The 2026 Knesset elections are approaching, with many claiming that these will be the most important since the establishment of the State of Israel.
One of the key questions in the 2026 elections is how many seats the Arab parties will receive, whether they run separately or unite into a joint list. Most polls indicate that Hadash and Ra'am are expected to win five seats each, with Balad not passing the threshold. However, in the event of joining forces, the Joint Arab List is expected to win as many as 15 seats.
The solution to this puzzle lies in the million-dollar question: What will be the turnout among the Arab public?
Historically, participation of the Arab public in Knesset elections has experienced ups and downs. While in the 1949-1969 elections their turnout was slightly less than 80%, in the 1973-1984 elections there was a downward trend, with the average turnout being approximately 65%. However, in the 1988-1999 elections, which were held in the background of the first Palestinian uprising and the Oslo peace process, the turnout among the Arab public rose to an average of 75%.
The significant turning point in their participation occurred in the 2001 elections, in which Likud candidate Ariel Sharon defeated then-prime minister and Labor Party chairman Ehud Barak by a margin of 25%. The huge gap stemmed, among other things, from the fact that as the candidate of the center-left bloc, Barak lost the traditional support of the Arab sector. Only 19% of the Arab public exercised their democratic right and voted in the 2001 elections, compared to 75% in the 1999 elections.
Israeli Arabs in Second Intifada
Israeli Arabs, who in the 1996 and 1999 elections gave 95% of their support to Peres and Barak over Prime Minister Benjamin Netanyahu, were outraged by Barak's conduct toward the Palestinians in the context of the Second Intifada, and particularly during the October events in which 13 Israeli Arabs were killed in clashes with the Israeli police. It is important to note that Barak's loss stemmed mainly from the lack of support he received among the Jewish public. Even if Israeli Arabs had voted in similar turnout rates to those in the 1996 and 1999 elections, Barak would have at most sweetened his defeat to a 12% margin.
In contrast to the 2001 elections for prime minister that were boycotted by the Arab public, in 2003, when the Israeli public once again voted with a single ballot for a party, there was a sharp decline in the turnout, from 79% in the 1999 elections to 68% in the 2003 ones. This phenomenon did not escape the Arab public, with their turnout also dropping significantly, from 75% to 62%.

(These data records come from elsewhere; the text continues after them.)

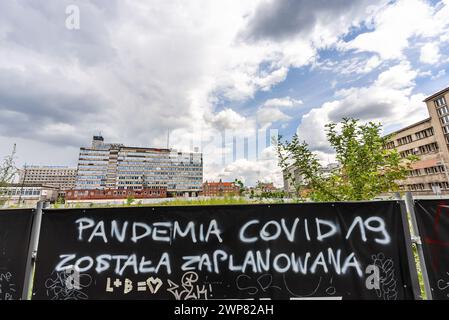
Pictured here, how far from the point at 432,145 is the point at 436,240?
63.1 m

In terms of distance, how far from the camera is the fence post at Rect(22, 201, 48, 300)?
2.45m

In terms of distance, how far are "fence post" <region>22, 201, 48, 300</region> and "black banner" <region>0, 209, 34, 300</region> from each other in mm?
48

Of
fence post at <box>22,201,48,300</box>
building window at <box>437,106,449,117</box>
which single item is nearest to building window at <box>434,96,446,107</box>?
building window at <box>437,106,449,117</box>

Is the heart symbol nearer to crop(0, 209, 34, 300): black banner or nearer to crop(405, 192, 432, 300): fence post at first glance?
crop(0, 209, 34, 300): black banner

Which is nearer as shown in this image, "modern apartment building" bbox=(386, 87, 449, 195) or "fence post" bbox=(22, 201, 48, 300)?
"fence post" bbox=(22, 201, 48, 300)

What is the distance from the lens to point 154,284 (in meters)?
2.38

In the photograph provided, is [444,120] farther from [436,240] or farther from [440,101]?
[436,240]

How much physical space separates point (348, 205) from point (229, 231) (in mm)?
1568

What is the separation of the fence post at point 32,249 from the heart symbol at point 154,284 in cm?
156
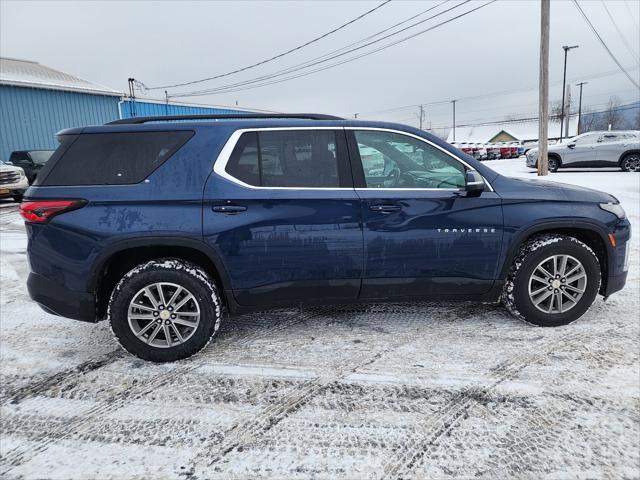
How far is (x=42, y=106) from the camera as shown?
21.9 meters

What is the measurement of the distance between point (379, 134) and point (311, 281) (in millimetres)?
1271

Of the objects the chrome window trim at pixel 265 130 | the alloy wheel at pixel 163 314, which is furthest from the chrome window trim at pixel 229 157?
the alloy wheel at pixel 163 314

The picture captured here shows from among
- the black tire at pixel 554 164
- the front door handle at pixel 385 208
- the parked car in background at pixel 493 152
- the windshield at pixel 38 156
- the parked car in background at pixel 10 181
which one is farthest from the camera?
the parked car in background at pixel 493 152

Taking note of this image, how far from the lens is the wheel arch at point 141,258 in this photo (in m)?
2.93

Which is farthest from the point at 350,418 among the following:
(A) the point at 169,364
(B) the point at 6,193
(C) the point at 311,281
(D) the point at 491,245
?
(B) the point at 6,193

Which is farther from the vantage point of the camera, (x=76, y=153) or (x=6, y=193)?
(x=6, y=193)

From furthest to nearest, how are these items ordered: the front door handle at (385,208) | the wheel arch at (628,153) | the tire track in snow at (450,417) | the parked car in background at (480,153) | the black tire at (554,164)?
the parked car in background at (480,153) → the black tire at (554,164) → the wheel arch at (628,153) → the front door handle at (385,208) → the tire track in snow at (450,417)

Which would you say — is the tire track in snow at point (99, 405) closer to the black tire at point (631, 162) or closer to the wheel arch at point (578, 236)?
the wheel arch at point (578, 236)

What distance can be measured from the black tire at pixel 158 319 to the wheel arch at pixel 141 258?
0.24 feet

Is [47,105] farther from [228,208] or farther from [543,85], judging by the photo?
[228,208]

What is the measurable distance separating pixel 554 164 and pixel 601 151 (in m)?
1.60

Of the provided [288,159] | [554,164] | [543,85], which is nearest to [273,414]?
[288,159]

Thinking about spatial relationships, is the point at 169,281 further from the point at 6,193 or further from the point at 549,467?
the point at 6,193

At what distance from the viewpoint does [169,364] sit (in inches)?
120
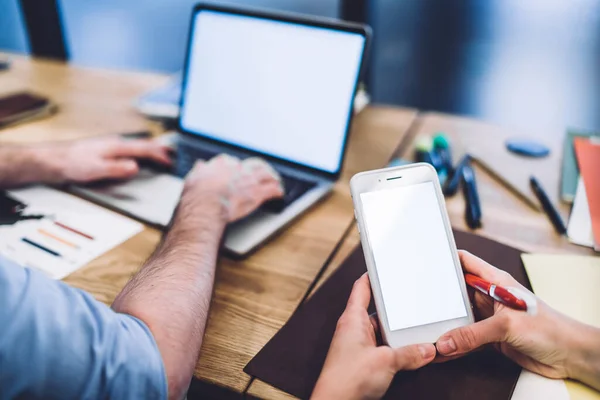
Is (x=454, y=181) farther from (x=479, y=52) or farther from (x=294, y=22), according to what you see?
(x=479, y=52)

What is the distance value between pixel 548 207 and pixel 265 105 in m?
0.55

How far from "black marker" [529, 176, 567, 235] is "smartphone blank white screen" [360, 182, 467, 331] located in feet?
1.04

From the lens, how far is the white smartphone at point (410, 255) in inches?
22.4

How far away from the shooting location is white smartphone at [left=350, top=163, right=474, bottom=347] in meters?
0.57

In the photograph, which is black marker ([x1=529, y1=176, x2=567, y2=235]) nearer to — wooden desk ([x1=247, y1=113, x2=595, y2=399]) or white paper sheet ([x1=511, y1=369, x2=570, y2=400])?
wooden desk ([x1=247, y1=113, x2=595, y2=399])

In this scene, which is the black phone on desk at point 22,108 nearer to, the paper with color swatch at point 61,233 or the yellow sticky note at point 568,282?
the paper with color swatch at point 61,233

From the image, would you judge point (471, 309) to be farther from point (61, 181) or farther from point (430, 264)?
point (61, 181)

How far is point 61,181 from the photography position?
3.03ft

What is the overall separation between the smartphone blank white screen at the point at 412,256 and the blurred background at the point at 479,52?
1.21 metres

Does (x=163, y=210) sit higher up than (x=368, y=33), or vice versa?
(x=368, y=33)

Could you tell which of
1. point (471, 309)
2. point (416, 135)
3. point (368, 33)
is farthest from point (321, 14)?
point (471, 309)

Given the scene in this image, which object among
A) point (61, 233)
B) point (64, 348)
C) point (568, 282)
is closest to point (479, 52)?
point (568, 282)

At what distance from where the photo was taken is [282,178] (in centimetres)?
94

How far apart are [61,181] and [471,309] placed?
760 millimetres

While the three Arab parties that ran separately in the 2003-2013 elections won 8 to 11 seats, the decision to raise the threshold from 2% to 3.25% before the 2015 elections left them no choice but to join forces. Since then, the Arab sector's turnout has depended on whether the Arab parties run together on the joint list. If so, the turnout will be relatively high, as will the Knesset seats (up to 65% and 15 mandates, respectively, as it was in the 2020 elections).
However, if the Arab parties run separately, the turnout drops significantly to just over 50% or even less (45% in 2021), as does the number of seats in the Knesset (10 in 2019a, 2021, and 2022).
Israeli-Arab Zionists
Another fascinating phenomenon is the rate at which the Arab public votes for Zionist parties. While in the 1949-1977 elections, an average of 30% of Israeli Arabs voted for Zionist parties, in 1981-1992 this figure rose to an average of 50%. In the 1992 elections, there was even a 52% majority in the vote for Zionist parties, with Labor, led by Rabin, winning 20% of the Arab vote, giving it a little more than two seats out of the 44 it won.

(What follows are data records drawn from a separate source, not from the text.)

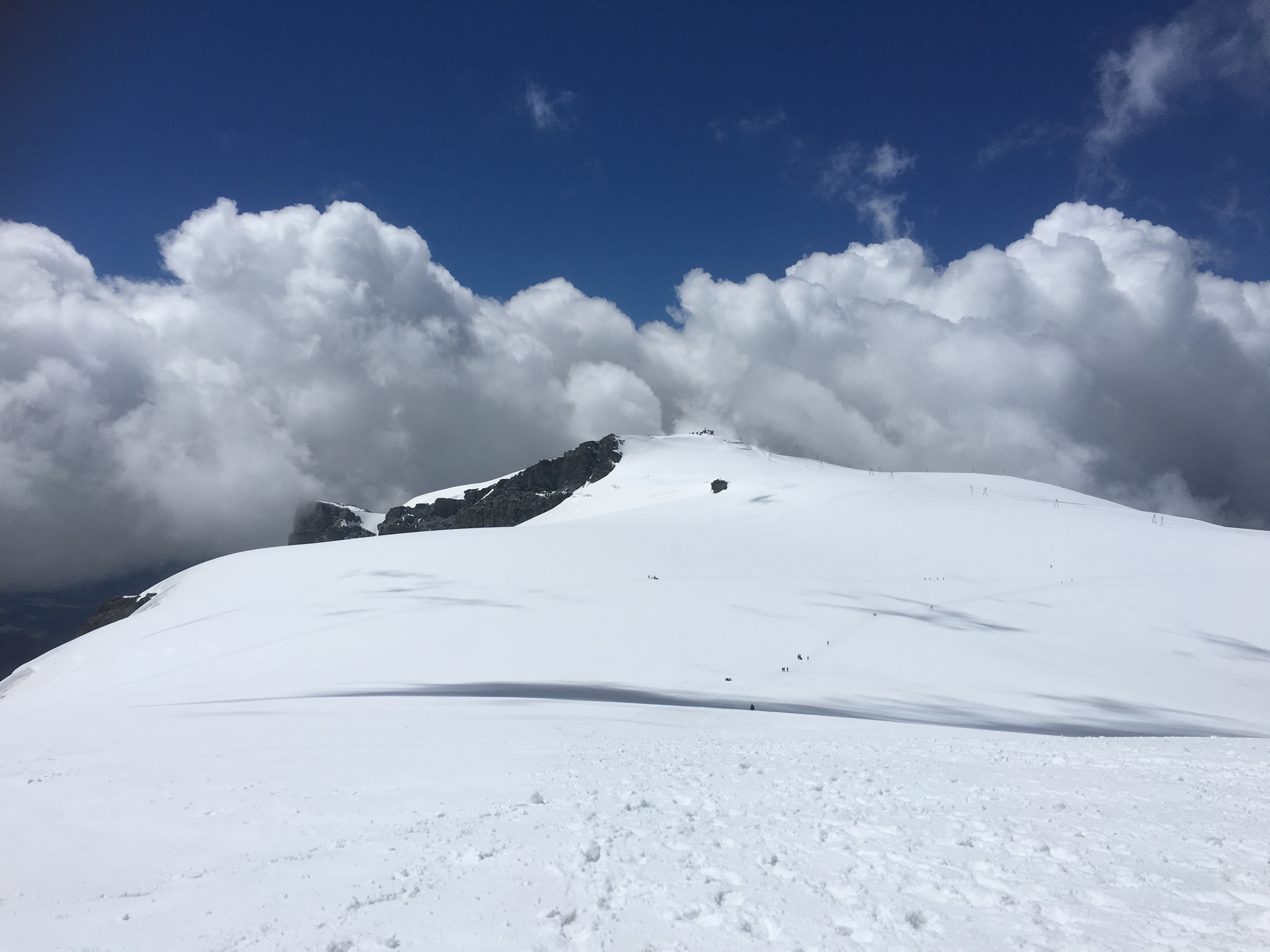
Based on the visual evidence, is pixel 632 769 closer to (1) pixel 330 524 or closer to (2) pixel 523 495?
(2) pixel 523 495

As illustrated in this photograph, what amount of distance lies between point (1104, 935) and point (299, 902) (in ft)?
20.8

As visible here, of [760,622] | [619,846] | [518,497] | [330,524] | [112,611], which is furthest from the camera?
[330,524]

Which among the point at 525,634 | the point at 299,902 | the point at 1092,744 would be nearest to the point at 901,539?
the point at 525,634

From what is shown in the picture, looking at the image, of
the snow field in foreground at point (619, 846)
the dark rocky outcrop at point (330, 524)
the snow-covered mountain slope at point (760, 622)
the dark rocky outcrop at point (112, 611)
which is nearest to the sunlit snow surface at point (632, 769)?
the snow field in foreground at point (619, 846)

However, since then, there has been a sharp increase in the Arab public's voting figures for Arab parties: From 62% in the 1996 elections to a peak of 88% in 2020, with a total average of just over 15% of Israeli Arabs voting for Zionist parties in the last four elections between 2019 and 2022.
In conclusion, while there are those who hope that the 2026 elections will be a turning point and the Arab public will flock to the polls (Inshallah – God willing – in the words of Israeli Arab journalist Lucy Aharish), it is difficult to see a significant change in their voting pattern. Many believe that the chaos in Arab society will encourage the silent majority within it to come out and vote in order to bring about change.
On the one hand, the leadership of the Arab public (Ayman Odeh, Ahmad Tibi, etc.) identifies with Palestinian leadership that calls for the destruction of Israel; on the other hand, they blame the state for the fact that murders in Arab society are at a relative rate 20 times that of Jewish society. It seems that as long as Israeli Arabs see such a conflicting approach from their leaders, they will continue to exclude themselves from the ballot box.
The writer is a lecturer and research fellow at the University of South Wales, UK, and author of Collapse: Israeli Labor Party 1992-2024.